Being an award-winning exporter takes a lot of hard graft – there’s a lot involved, from language barriers and meeting international standards to protecting IP and the sheer weight of admin involved in running a business across continents.
Alba Power, a gas turbine overhaul supply service, quickly realised that adopting a global model was necessary for the success of the business. Campbell Archibald, sales director and president of Alba, said a global offering can help to “cover some of the downturns that happen occasionally.”
“Whether that’s oil or whether it’s Brexit – there’s always something happening. Whereas if you’re global it tends to soften the blow.”
Sun Mark, a marketing and distribution company formed in partnership with its sister company Sea Air and Land Forwarding, had to meet the challenge of operating internationally head on, as it has always been necessary for the business model. Founder Rami Ranger explained: “We offer logistics as well as distribution and marketing of fast moving consumer goods (FMCG).
“We offer a special service to many multinationals by helping them to sell in challenging markets which have more difficult environments than those seen in the G20 region. They focus on their core countries and we contribute to their success in their non-core regions. It’s a win-win relationship.”
Sun Mark operates out of Dubai, Djibouti and Kenya, and from these offices it exports to 130 countries worldwide, with further expansion planned in the future.
For Alba Power, the approach was fairly strategic at first, but gradually began to fall in to place organically.
“Every country is slightly different,” said Archibald. “I think initially we chose English speaking countries because it seemed like the obvious choice.” From then on, each country the business looked to expand into was reviewed on a case-by-case basis, and once there was an element of established globalisation it naturally slotted itself into some smaller countries too.

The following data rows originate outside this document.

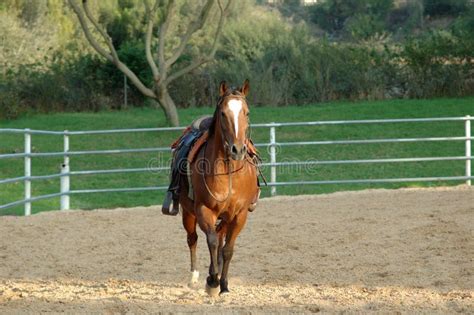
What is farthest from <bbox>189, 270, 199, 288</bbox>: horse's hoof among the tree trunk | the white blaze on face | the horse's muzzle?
the tree trunk

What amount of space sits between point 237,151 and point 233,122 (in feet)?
0.81

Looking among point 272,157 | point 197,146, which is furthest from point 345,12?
point 197,146

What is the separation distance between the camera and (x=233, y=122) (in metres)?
7.29

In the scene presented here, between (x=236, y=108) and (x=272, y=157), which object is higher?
(x=236, y=108)

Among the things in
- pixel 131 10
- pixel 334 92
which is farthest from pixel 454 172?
pixel 131 10

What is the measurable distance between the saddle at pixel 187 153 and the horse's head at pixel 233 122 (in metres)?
0.49

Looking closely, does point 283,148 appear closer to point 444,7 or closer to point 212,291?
point 212,291

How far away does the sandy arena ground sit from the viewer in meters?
7.21

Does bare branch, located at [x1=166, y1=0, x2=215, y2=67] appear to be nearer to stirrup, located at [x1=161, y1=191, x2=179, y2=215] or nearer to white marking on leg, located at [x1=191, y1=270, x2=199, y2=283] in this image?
stirrup, located at [x1=161, y1=191, x2=179, y2=215]

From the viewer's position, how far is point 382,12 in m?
59.0

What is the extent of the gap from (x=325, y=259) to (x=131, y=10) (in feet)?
92.3

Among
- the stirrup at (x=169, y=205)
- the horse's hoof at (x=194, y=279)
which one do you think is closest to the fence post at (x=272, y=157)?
the stirrup at (x=169, y=205)

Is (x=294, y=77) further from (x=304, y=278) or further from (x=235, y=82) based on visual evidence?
(x=304, y=278)

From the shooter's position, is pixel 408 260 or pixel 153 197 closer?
pixel 408 260
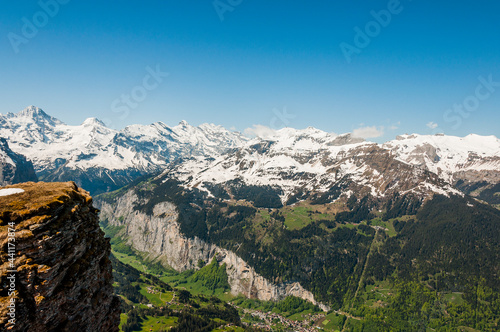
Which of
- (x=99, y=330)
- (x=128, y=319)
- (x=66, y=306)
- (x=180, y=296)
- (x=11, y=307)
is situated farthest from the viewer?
(x=180, y=296)

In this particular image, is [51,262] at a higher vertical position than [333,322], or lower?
higher

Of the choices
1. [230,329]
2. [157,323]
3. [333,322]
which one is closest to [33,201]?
[230,329]

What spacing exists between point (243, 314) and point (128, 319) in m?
87.2

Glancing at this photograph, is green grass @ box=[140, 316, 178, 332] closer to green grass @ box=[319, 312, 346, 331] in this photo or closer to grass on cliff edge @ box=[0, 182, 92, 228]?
green grass @ box=[319, 312, 346, 331]

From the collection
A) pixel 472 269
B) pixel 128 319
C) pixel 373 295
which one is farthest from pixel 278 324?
pixel 472 269

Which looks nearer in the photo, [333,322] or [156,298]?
[333,322]

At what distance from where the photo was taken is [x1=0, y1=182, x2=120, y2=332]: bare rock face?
2041cm

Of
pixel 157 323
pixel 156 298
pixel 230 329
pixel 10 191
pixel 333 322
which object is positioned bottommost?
pixel 156 298

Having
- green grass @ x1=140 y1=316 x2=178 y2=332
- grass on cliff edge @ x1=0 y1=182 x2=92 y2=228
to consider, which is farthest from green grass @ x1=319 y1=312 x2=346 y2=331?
grass on cliff edge @ x1=0 y1=182 x2=92 y2=228

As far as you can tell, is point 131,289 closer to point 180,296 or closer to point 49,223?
point 180,296

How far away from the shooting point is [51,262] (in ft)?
73.8

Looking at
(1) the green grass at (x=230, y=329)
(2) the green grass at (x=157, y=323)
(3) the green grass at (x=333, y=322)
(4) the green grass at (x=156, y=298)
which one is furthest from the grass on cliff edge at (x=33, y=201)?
(3) the green grass at (x=333, y=322)

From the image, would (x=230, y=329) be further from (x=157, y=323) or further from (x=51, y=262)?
(x=51, y=262)

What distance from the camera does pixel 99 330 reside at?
1147 inches
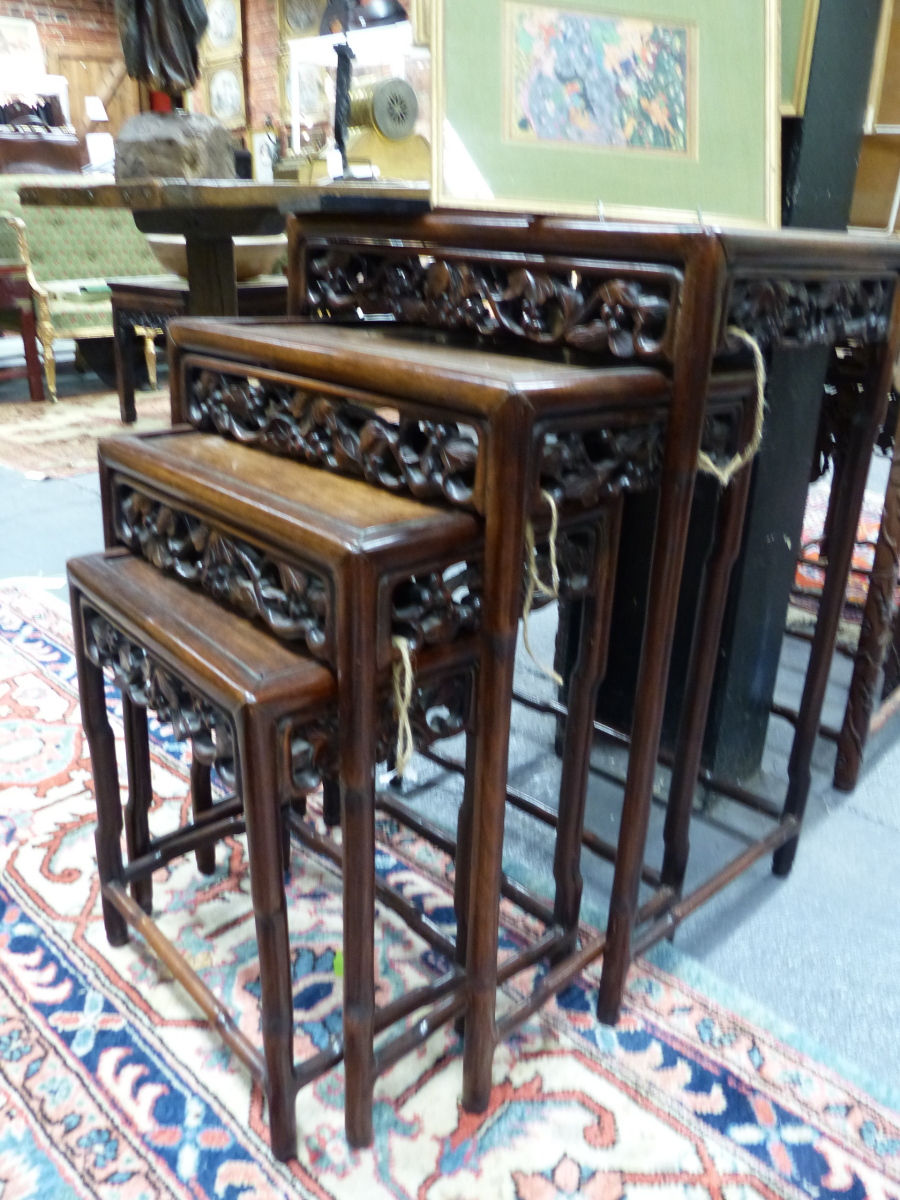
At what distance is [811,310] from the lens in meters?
0.90

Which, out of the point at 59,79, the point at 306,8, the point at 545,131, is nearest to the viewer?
the point at 545,131

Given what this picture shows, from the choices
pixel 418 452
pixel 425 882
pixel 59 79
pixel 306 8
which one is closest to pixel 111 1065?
pixel 425 882

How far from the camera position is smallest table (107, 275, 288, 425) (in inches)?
113

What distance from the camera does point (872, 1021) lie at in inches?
41.3

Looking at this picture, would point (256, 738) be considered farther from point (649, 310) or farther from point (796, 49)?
point (796, 49)

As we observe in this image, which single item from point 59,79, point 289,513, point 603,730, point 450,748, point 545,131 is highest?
point 59,79

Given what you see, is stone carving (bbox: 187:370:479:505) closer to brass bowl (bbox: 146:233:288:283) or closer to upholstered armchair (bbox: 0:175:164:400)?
brass bowl (bbox: 146:233:288:283)

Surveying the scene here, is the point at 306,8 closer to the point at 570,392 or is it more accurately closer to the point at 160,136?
the point at 160,136

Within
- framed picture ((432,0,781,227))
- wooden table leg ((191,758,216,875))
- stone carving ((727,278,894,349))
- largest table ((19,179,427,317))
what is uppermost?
framed picture ((432,0,781,227))

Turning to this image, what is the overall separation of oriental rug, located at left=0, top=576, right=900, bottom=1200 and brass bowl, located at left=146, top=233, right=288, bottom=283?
180 cm

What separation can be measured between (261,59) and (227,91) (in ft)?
1.49

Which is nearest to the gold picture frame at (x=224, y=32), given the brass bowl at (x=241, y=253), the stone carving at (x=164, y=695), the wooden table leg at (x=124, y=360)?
the wooden table leg at (x=124, y=360)

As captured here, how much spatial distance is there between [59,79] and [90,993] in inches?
329

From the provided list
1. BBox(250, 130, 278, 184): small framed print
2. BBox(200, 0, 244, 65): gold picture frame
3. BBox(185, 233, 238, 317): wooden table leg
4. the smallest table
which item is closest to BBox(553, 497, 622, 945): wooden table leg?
BBox(185, 233, 238, 317): wooden table leg
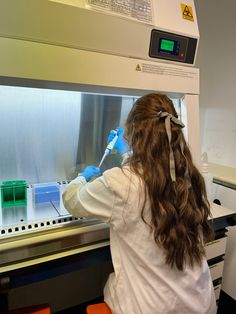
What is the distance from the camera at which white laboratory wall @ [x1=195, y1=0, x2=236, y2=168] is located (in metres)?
1.90

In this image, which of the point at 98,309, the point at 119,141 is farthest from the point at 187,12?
the point at 98,309

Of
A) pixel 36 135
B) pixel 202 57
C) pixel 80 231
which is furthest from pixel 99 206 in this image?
pixel 202 57

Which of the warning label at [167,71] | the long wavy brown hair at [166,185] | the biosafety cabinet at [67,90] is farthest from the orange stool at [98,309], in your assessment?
the warning label at [167,71]

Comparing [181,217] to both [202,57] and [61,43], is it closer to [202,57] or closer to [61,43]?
[61,43]

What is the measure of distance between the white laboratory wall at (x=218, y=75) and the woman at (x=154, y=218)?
4.09ft

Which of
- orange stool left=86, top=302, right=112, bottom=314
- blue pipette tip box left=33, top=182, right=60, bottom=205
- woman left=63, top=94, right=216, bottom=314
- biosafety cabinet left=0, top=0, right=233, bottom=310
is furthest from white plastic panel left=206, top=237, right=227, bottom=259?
blue pipette tip box left=33, top=182, right=60, bottom=205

Alba Power and Sun Mark may make exporting look simple from the outside, but of course the two companies have seen success through hard work and devoted research. Archibald claims that for him, the key is to grow with demand and not outpace yourself, whereas Ranger is looking to aggressively seek new markets in the coming months by exhibiting in trade shows in various countries.
Ranger’s company is also looking to having a firmer presence in its core markets. If you’re hoping to take a leaf out of these expert exporters’ books, be sure to assess first what method would work best with your business model.
Advice from our expert exporters
According to Archibald, new businesses looking to export should not overlook the help that’s out there – try and gain some assistance from embassies or UKTI.
“We probably came a bit late on that,” he admitted. “We just kind of did it ourselves and went out there rather than speaking to UKTI or the embassies, but now we’ve changed that as we’ve learned from that process.”
Archibald also explained that a business should never lose sight of those it aims to serve, and customer service is paramount. “If somebody phones, the phone gets answered,” he said. When your worldwide competition is quite large, small businesses must play to their strengths and offer the best service available.
However, while research is doubtless important, Ranger also insisted it is fundamental to the success of a new company to “stop talking and start doing business”.
“As they say, the longest journey begins with a first single step and we should take that magic step and the rest will become history.”